Instructions to follow: Set down, word for word, the part of the essay about job hunting and self-expression that opens with the words "The thing is, I" and closes with "cliche ‘dead eyes’ look.".

─── Given passage

I really loved my undergraduate experience. I had supportive friends, engaging classes, and I finished it off by meeting the woman whom I’d later marry. All of that and the freedom to start figuring myself out. As I discussed previously, I wasn’t out yet. I didn’t even realize, that I was trans at that point. I knew that they way I dressed, the things I did, and how I felt was different. I was also perfectly happy to just be different and leave it at that.

The professional world, I would discover, was much less happy with this arrangement.

Round 1: Interview!

Sea cleans up nice, don’t she?

As with all soon-to-be college graduates, I was very interested in finding work. It consumed most of my non-class hours. Sometimes I’d be stiff-armed during a career fair. People just wouldn’t speak to me. If I got past that, it was rare to get calls back.

I had the second most awkward interview of my career during this time. My tongue ring fell out of my mouth and onto the table during a technical interview. It’s impossible for me to describe how rattled that made me. I didn’t recover for the rest of the interview. To be honest, I’m not sure I’ll ever recover.

Suffice to say, I did not find a job in my first attempt. I went to our career center and asked for advice. What I was doing wasn’t working, and I wanted to get that job. Their recommendations will surprise no one:

  • Cut your hair & dye it back to your natural color
  • Wear pants to the career fair, and preferably, a suit
  • Make the following handful of edits to your resume

It worked. My first rounds of interviews were a mess because of how I presented. I got further by being what my interviewers expected to see.

Dress for the job you want

That shirt was my wife’s graduation present to me.

Eventually I got a job offer I was super excited about. I liked the work, and I knew and liked many of the people. The interviewing process went well, and I got an offer, on one condition. They needed me to wear pants all the time. They brought this up because, well, the people there knew me too.

And I thought to myself “Why?”. My skirts were all modest. Client contact was limited. What could it possibly matter? But it did, and I needed work. As much as I wanted to work for that consultancy, I wanted to express myself how I had so far. I believed I would be able to do that as a grad student, and so I got my PhD.

The thing is, I was wrong about colleges being more accepting. It depended on the people and your station. One of the first pieces of advice I got from my PhD advisor was that I needed my work to be more interesting and remarkable than me. I was told to tone down and fit in so that people would be paying attention to my work and not how I looked.

Push Down Automata

I wish I hadn’t, but I listened to him. I pushed down all my natural instincts about how to be. I did what I could to fit in, in pursuit of success. And I got it, but I got miserable too. I struggled with insomnia and leaving the house. I avoided my friends. I barely spoke to my wife.

I really like this picture of me, even with the cliche ‘dead eyes’ look.

I blamed my misery on grad school, and hoped graduating would turn things around. I assumed I’d be happy in a small lab as a research scientist. I wasn’t. I thought a larger, more prestigious lab with more money would help. It didn’t.

In fact, it got worse. A larger lab meant needing to carry a clearance. I didn’t disclose that I used to wear skirts. It looked like I was hiding something, and that’s a no-no. You look like you can be blackmailed, making you a liability. I didn’t think of myself as closeted, but the government sure did. That was the first job I knew for certain I lost because of how I am.

──────
─── Provided data

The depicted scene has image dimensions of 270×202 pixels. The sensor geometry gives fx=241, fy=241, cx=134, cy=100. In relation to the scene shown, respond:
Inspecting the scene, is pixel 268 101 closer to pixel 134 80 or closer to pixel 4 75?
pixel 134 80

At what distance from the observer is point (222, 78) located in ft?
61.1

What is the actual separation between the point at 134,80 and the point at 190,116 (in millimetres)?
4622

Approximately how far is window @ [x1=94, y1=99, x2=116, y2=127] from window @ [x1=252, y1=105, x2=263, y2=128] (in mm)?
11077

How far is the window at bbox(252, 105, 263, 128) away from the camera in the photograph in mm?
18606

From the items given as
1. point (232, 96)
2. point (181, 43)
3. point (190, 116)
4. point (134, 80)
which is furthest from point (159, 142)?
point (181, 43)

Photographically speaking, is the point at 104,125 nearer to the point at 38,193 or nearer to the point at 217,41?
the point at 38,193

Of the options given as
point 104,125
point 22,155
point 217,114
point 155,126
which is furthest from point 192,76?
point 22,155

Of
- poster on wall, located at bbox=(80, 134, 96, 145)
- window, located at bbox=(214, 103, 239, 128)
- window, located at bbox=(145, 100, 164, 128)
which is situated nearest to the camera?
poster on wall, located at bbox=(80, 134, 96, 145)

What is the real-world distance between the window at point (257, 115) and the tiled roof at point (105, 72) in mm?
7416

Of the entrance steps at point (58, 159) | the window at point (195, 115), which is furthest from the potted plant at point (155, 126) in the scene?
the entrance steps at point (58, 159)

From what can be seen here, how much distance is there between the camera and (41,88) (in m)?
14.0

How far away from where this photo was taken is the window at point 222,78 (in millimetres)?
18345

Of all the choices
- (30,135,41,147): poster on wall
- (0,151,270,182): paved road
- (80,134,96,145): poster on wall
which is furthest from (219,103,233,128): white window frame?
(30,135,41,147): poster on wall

──────

Task output:
The thing is, I was wrong about colleges being more accepting. It depended on the people and your station. One of the first pieces of advice I got from my PhD advisor was that I needed my work to be more interesting and remarkable than me. I was told to tone down and fit in so that people would be paying attention to my work and not how I looked.

Push Down Automata

I wish I hadn’t, but I listened to him. I pushed down all my natural instincts about how to be. I did what I could to fit in, in pursuit of success. And I got it, but I got miserable too. I struggled with insomnia and leaving the house. I avoided my friends. I barely spoke to my wife.

I really like this picture of me, even with the cliche ‘dead eyes’ look.